Additionally, APTA believes that HCFA should permit physical therapists to appeal an alleged overpayment without waiving their administrative appeal rights. In many instances, a therapist will receive a consent letter informing them of an overpayment determination. The letter provides three choices: pay back the money and forego any appeal rights; provide additional documentation and forego any appeal rights; or appeal the overpayment determination but subject the company to a full blown investigation. APTA believes that these choices are unfair and deny providers due process.
Conclusion
We appreciate your serious consideration of APTA's concerns and recommendations. We recognize that HCFA has numerous regulations that need to be implemented as a result of the Balanced Budget Act of 1997, the Balanced Budget Refinement Act (BBRA), and BIPA. Because of the major impact of these regulations on the provision of critical rehabilitation services to Medicare beneficiaries, it is our hope that HCFA addresses these issues expeditiously.

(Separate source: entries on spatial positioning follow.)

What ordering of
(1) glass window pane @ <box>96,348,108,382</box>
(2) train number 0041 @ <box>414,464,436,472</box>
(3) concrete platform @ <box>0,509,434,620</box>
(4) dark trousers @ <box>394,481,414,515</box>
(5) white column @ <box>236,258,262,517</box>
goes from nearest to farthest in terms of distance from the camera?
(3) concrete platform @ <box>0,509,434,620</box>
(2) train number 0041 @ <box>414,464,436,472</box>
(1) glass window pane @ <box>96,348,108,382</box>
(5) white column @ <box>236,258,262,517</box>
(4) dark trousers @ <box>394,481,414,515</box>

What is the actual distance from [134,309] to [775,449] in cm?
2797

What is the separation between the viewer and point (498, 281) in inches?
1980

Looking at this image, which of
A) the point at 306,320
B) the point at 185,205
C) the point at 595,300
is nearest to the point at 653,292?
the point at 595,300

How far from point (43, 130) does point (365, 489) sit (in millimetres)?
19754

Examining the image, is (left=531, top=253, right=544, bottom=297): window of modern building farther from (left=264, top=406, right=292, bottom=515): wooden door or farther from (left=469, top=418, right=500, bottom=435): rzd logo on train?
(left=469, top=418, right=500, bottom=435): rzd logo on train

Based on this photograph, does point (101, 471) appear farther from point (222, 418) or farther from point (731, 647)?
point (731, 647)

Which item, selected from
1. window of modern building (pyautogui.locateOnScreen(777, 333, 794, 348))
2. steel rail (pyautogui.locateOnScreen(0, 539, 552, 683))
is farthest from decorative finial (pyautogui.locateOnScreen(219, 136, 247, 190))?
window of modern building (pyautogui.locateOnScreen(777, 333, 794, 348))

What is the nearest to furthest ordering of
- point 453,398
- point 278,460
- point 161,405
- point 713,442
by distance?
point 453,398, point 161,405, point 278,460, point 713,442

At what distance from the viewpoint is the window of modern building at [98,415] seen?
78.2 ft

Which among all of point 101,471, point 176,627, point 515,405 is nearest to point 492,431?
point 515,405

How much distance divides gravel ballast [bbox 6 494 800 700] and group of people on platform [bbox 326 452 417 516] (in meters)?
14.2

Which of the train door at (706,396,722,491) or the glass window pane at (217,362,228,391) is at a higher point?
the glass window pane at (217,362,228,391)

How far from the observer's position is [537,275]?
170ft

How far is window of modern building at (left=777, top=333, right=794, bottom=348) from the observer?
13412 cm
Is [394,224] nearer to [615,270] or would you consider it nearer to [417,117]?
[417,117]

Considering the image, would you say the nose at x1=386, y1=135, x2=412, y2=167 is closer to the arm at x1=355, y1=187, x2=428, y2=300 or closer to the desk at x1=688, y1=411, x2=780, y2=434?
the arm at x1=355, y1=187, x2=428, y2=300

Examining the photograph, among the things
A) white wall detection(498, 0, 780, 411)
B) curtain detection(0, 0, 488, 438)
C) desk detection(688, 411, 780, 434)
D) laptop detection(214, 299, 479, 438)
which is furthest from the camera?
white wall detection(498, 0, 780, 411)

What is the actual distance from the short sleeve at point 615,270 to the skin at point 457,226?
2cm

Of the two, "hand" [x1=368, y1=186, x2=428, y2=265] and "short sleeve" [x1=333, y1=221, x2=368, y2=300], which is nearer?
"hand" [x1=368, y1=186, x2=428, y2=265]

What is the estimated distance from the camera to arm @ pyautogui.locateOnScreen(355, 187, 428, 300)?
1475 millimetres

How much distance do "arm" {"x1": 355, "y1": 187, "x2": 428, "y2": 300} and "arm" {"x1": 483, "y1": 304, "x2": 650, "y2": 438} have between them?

We frequently hear from physical therapists that they can no longer provide services to Medicare patients because of the onerous regulations and unfair review processes. The purpose of the Medicare program is to provide access to quality health care services for senior citizens. Unfortunately, due to the number and complexity of Medicare regulations, beneficiaries may have difficult getting access to the rehabilitation services that they need.
The APTA looks forward to working with you and the rest of the Committee members to address these concerns on behalf of the physical therapy community and the patients they serve. For more information, please contact Patrick Cooney at (703) 769-0020. Thank you for your consideration of these comments.
APTA represents more than 68,000 physical therapists, physical therapist assistants, and students of physical therapy. The goal of APTA is to foster physical therapy practice, education, and research.